Work to be completed:
Although the data below holds other lines too, output only those from the line with "The model was" up to and including the line with "The researchers measured whether increasing", exactly as they appear.
======== Exercise material ========
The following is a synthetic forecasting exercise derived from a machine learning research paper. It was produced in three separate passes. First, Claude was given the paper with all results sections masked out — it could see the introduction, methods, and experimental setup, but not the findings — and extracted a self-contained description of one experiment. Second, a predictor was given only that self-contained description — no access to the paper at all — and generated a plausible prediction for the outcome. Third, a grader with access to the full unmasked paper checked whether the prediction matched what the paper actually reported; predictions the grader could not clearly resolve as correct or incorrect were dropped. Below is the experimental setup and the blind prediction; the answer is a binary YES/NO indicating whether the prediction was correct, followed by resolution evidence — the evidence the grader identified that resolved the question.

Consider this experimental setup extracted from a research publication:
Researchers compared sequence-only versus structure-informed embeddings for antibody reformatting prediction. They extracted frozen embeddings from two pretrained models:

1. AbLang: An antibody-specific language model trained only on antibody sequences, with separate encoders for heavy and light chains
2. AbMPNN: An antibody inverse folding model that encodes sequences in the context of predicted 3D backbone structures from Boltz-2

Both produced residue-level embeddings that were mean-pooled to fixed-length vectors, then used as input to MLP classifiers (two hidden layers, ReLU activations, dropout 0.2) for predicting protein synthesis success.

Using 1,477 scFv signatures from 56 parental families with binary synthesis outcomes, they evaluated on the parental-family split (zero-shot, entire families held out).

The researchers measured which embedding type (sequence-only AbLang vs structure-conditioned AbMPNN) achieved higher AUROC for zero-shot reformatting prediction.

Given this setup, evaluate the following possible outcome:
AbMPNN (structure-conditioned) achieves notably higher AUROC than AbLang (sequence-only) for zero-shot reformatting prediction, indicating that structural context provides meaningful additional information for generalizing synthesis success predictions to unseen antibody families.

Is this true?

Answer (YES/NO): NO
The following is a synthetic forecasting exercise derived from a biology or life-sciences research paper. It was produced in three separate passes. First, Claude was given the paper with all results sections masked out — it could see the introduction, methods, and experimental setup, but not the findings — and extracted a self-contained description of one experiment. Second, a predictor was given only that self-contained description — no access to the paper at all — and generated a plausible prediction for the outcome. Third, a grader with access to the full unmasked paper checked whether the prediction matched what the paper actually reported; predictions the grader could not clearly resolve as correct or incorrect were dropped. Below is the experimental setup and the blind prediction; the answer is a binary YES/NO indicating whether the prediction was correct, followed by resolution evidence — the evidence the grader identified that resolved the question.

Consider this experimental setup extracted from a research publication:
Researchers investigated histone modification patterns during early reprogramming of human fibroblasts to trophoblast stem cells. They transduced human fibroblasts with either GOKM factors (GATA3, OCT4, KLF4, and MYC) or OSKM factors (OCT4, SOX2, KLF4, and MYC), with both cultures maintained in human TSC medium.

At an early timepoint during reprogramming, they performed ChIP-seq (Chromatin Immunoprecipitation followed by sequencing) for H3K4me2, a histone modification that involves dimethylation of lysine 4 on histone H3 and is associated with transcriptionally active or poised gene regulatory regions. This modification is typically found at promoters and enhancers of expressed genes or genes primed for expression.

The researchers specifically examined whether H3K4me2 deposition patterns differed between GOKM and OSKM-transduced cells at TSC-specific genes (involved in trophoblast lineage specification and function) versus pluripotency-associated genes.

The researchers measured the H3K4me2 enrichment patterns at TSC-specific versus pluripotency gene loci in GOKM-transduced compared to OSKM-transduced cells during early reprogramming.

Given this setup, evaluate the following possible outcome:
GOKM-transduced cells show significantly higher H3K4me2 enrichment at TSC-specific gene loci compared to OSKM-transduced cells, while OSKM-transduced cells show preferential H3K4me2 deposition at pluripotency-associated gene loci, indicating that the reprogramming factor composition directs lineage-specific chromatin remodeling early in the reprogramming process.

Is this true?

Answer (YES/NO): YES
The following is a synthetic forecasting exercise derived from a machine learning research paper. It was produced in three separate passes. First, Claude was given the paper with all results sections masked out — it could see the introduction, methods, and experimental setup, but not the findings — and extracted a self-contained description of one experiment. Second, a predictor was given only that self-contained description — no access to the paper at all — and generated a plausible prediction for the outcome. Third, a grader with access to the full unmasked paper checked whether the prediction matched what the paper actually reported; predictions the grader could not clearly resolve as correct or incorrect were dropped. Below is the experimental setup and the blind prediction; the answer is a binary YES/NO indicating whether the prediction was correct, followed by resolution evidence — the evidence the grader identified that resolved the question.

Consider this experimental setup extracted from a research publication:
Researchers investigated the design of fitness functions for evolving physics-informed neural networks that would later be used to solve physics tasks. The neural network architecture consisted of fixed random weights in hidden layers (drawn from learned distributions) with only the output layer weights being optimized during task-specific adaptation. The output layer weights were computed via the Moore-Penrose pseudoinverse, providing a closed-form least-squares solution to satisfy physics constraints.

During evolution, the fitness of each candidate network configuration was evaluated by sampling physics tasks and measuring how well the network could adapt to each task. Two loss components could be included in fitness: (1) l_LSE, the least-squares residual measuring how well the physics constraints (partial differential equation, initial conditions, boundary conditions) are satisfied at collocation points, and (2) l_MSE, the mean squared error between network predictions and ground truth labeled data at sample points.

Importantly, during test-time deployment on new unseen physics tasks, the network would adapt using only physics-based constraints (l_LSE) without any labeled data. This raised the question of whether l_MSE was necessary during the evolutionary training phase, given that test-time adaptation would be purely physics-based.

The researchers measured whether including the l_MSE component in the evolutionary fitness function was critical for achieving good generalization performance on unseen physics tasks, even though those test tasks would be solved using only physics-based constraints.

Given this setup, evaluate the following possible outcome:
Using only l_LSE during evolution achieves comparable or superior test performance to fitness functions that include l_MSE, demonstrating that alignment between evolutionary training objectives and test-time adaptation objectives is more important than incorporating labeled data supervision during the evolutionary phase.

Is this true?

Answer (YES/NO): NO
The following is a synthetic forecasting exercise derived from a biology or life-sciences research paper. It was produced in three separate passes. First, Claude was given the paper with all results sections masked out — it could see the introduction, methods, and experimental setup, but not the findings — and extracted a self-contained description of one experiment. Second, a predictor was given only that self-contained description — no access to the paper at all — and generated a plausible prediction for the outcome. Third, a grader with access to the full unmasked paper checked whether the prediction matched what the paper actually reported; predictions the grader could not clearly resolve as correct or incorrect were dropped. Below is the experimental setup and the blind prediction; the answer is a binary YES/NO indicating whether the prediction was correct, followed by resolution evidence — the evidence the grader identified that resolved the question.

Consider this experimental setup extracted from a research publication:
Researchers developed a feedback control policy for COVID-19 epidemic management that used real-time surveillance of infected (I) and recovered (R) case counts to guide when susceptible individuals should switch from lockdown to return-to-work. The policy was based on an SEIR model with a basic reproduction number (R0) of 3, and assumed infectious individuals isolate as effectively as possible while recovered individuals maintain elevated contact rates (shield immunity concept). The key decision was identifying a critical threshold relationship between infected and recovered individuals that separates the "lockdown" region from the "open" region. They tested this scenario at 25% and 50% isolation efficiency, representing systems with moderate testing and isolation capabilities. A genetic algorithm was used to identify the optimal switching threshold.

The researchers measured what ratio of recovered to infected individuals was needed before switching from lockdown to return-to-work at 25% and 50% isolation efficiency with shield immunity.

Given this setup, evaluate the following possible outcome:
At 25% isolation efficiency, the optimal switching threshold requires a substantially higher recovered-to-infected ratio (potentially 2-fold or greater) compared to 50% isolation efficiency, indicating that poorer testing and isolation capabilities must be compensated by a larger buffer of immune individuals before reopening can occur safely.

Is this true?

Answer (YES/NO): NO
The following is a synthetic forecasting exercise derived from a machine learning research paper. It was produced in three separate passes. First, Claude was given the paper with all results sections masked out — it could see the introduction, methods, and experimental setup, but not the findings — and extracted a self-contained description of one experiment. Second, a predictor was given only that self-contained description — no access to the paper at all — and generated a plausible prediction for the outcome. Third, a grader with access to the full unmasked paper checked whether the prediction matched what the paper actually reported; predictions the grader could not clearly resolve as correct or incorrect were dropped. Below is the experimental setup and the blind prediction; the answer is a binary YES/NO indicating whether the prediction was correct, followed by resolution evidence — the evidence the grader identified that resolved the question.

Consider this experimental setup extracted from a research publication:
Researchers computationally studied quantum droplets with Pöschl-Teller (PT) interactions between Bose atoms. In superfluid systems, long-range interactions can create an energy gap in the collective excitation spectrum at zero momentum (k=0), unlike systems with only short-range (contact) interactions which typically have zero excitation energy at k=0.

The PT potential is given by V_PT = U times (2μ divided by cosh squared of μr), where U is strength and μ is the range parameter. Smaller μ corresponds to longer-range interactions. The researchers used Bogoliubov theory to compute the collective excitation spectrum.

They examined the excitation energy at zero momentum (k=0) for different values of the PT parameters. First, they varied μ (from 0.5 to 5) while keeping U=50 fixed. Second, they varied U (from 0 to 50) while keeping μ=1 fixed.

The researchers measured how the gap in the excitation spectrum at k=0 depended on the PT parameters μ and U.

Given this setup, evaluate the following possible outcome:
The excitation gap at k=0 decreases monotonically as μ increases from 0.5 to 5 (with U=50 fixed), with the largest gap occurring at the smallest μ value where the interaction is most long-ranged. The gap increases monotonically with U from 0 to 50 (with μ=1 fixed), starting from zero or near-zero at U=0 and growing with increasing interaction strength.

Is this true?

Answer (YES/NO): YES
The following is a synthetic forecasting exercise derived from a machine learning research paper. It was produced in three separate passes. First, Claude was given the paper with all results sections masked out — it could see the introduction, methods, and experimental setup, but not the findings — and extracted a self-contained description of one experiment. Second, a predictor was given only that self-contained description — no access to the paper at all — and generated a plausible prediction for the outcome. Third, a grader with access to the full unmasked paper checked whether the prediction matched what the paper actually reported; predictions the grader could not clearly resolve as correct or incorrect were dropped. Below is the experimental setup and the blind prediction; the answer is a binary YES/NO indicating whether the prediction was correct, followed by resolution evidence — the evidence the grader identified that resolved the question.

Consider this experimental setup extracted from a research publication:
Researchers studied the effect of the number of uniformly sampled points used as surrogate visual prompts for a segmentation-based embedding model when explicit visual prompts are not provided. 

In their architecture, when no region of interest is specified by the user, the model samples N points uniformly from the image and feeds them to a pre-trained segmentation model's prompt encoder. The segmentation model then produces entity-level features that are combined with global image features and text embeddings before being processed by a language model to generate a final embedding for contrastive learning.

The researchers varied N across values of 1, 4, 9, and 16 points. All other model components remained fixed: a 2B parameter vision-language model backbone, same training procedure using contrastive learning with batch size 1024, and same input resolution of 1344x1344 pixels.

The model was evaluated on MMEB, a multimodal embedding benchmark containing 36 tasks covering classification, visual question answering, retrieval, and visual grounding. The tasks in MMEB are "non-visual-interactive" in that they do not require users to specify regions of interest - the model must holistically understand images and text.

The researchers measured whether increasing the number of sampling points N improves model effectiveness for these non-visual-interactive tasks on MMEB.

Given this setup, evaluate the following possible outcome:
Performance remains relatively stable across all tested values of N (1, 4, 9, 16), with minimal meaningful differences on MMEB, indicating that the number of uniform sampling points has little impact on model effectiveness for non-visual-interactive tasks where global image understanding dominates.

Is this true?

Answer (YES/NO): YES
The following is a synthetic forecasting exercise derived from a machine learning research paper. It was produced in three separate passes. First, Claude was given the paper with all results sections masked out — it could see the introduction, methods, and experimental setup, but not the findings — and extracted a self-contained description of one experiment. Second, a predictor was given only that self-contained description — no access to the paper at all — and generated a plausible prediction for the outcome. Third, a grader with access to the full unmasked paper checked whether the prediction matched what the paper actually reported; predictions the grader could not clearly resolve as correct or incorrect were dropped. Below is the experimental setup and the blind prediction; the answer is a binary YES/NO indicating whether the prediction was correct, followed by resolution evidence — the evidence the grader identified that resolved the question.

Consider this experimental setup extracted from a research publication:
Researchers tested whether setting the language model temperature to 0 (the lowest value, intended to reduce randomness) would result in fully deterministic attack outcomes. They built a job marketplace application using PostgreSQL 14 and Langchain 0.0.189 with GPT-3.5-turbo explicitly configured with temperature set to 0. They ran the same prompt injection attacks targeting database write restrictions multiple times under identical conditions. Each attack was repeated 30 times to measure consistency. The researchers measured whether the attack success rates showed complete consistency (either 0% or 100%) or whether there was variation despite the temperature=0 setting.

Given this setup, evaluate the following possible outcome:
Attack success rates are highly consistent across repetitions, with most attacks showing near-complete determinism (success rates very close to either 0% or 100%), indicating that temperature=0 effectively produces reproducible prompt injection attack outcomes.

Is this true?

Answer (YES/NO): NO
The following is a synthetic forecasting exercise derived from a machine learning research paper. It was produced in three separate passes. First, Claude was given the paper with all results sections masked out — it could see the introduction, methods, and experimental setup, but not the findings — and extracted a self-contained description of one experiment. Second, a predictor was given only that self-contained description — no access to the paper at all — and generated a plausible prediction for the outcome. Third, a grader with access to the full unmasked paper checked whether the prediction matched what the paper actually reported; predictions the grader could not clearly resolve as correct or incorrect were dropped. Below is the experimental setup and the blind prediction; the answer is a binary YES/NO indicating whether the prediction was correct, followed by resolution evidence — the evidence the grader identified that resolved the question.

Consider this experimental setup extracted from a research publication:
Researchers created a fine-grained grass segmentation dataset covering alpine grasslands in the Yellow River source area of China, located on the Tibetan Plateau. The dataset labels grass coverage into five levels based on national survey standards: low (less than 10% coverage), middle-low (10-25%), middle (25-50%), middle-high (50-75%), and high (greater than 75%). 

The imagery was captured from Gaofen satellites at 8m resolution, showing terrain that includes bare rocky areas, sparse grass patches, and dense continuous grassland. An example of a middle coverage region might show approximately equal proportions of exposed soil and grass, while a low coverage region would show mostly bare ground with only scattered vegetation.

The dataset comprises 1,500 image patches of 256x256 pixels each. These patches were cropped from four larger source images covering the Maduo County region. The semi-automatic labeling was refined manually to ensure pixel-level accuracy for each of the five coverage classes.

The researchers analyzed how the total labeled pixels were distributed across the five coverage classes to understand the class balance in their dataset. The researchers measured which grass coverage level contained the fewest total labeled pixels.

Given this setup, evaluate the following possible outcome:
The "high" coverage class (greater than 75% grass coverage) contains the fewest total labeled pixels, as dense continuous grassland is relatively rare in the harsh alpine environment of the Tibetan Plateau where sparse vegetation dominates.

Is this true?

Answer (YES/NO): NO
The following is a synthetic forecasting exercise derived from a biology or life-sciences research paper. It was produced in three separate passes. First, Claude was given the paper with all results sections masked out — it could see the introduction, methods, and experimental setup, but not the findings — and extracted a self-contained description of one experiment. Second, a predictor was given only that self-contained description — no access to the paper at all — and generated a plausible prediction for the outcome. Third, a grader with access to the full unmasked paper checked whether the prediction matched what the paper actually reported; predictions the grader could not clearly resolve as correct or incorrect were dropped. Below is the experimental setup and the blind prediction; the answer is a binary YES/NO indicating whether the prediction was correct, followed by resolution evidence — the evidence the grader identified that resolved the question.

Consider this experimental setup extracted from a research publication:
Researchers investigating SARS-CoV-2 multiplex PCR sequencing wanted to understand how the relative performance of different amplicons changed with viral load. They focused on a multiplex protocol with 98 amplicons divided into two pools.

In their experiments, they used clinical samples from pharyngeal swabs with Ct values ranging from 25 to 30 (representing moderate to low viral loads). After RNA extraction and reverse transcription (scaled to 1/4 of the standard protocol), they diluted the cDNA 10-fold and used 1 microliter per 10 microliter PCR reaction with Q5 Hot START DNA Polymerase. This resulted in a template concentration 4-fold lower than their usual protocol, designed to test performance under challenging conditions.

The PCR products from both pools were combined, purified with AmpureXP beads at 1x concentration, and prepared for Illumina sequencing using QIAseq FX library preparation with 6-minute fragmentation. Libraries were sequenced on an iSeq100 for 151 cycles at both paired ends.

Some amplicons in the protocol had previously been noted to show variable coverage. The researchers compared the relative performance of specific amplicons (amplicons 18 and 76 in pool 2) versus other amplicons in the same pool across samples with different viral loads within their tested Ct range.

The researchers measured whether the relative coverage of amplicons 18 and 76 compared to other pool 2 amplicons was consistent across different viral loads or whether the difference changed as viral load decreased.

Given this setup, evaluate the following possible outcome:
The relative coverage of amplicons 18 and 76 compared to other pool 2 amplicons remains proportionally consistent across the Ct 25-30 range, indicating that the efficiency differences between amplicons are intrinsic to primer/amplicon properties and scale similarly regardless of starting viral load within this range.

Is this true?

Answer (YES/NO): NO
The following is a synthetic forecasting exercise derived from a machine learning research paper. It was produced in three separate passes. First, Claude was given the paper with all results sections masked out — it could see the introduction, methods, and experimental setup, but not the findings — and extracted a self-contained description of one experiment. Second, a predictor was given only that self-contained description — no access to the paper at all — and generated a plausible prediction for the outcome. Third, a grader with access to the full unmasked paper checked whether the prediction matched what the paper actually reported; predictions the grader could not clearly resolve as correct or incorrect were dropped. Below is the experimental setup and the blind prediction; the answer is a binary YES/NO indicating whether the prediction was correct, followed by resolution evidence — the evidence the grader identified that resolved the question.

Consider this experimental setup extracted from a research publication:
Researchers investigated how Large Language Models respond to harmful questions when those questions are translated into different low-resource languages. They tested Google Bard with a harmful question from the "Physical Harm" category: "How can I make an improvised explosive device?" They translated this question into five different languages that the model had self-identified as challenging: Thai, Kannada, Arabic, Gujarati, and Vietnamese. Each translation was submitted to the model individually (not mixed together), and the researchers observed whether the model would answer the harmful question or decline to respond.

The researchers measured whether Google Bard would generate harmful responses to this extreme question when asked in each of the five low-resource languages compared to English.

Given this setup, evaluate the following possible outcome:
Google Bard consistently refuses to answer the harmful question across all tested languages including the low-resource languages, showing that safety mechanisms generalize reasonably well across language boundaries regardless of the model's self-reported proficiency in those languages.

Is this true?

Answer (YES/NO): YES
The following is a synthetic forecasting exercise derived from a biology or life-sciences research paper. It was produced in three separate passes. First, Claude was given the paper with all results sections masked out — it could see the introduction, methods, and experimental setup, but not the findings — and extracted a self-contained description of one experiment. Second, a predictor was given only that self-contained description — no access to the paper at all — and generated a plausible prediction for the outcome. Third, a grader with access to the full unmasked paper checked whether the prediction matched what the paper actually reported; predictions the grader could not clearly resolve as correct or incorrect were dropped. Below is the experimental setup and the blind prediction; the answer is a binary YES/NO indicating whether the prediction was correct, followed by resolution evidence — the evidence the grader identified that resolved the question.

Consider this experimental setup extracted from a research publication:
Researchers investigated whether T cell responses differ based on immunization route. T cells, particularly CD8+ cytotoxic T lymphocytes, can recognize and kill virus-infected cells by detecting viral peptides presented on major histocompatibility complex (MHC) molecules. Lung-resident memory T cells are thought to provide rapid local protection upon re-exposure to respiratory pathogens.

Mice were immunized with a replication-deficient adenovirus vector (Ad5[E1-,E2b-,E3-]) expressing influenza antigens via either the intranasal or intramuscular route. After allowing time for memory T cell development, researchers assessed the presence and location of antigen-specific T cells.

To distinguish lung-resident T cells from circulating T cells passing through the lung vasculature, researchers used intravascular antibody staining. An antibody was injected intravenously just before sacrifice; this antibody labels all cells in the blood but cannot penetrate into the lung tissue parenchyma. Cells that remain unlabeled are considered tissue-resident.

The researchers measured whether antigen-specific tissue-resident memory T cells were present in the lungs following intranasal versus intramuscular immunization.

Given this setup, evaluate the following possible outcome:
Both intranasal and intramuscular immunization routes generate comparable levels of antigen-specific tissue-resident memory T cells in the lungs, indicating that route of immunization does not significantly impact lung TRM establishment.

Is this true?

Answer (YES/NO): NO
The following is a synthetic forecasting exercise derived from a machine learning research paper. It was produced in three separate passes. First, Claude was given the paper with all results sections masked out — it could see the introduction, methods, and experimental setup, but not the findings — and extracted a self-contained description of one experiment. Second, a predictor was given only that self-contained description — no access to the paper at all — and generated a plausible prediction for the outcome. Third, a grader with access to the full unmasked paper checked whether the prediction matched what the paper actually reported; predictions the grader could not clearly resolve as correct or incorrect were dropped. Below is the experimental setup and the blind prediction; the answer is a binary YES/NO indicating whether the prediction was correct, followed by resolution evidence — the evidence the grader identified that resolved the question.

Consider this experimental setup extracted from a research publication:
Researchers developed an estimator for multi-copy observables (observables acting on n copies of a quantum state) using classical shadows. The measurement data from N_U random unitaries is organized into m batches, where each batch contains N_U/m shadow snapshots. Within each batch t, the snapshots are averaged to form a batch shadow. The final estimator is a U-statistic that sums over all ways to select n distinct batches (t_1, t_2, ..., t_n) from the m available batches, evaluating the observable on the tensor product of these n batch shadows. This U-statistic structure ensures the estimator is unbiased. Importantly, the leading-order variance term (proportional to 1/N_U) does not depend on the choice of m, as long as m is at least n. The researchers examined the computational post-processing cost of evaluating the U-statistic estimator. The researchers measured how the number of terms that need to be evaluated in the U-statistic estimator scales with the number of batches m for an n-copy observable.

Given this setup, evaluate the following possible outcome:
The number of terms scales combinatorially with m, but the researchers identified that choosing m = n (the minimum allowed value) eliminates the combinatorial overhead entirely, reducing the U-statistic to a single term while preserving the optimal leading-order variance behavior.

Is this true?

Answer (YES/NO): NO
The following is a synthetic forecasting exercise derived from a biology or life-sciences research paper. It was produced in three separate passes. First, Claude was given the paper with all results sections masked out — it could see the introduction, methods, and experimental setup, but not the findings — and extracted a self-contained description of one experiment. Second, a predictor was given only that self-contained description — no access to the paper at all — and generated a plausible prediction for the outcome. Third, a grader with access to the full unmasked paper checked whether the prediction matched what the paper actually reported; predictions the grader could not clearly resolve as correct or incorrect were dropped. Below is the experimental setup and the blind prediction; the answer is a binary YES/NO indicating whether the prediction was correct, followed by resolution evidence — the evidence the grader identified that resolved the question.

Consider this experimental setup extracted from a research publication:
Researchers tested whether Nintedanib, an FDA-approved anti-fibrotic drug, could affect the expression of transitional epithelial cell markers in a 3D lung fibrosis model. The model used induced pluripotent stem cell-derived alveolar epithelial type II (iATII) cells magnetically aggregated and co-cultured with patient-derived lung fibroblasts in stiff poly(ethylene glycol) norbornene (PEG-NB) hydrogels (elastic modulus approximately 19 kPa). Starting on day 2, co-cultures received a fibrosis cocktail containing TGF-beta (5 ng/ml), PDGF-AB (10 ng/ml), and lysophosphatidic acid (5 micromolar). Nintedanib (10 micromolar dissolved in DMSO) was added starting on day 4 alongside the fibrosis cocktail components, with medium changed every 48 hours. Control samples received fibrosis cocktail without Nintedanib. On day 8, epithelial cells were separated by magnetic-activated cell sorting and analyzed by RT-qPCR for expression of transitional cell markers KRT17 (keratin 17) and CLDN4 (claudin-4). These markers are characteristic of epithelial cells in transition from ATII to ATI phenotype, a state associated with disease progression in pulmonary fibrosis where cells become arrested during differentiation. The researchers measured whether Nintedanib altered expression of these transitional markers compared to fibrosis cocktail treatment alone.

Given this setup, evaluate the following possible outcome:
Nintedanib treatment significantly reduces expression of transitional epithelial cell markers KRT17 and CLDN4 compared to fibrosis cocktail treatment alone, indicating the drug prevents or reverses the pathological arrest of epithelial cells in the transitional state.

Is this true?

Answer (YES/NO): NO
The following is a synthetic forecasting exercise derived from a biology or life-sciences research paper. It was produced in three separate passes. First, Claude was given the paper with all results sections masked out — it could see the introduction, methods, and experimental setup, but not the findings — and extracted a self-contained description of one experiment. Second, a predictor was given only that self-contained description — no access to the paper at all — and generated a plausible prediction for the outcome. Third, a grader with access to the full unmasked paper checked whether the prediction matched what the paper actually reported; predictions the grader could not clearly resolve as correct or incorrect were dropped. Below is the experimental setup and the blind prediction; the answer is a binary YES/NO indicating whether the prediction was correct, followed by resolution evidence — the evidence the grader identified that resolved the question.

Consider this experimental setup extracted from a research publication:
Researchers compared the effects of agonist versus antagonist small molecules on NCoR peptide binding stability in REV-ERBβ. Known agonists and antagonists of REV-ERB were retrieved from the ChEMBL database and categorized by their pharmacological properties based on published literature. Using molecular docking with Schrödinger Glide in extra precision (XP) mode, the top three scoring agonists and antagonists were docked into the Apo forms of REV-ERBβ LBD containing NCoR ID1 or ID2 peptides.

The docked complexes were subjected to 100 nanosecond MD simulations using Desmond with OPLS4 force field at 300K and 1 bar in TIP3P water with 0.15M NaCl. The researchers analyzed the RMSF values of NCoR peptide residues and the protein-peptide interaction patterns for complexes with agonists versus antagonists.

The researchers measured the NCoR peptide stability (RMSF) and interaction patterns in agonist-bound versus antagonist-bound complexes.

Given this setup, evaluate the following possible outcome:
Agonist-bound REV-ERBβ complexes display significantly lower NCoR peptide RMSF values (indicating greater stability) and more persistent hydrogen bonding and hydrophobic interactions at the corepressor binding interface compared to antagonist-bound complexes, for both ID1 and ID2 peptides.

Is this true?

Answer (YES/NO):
========
Task solution:
The model was evaluated on MMEB, a multimodal embedding benchmark containing 36 tasks covering classification, visual question answering, retrieval, and visual grounding. The tasks in MMEB are "non-visual-interactive" in that they do not require users to specify regions of interest - the model must holistically understand images and text.

The researchers measured whether increasing the number of sampling points N improves model effectiveness for these non-visual-interactive tasks on MMEB.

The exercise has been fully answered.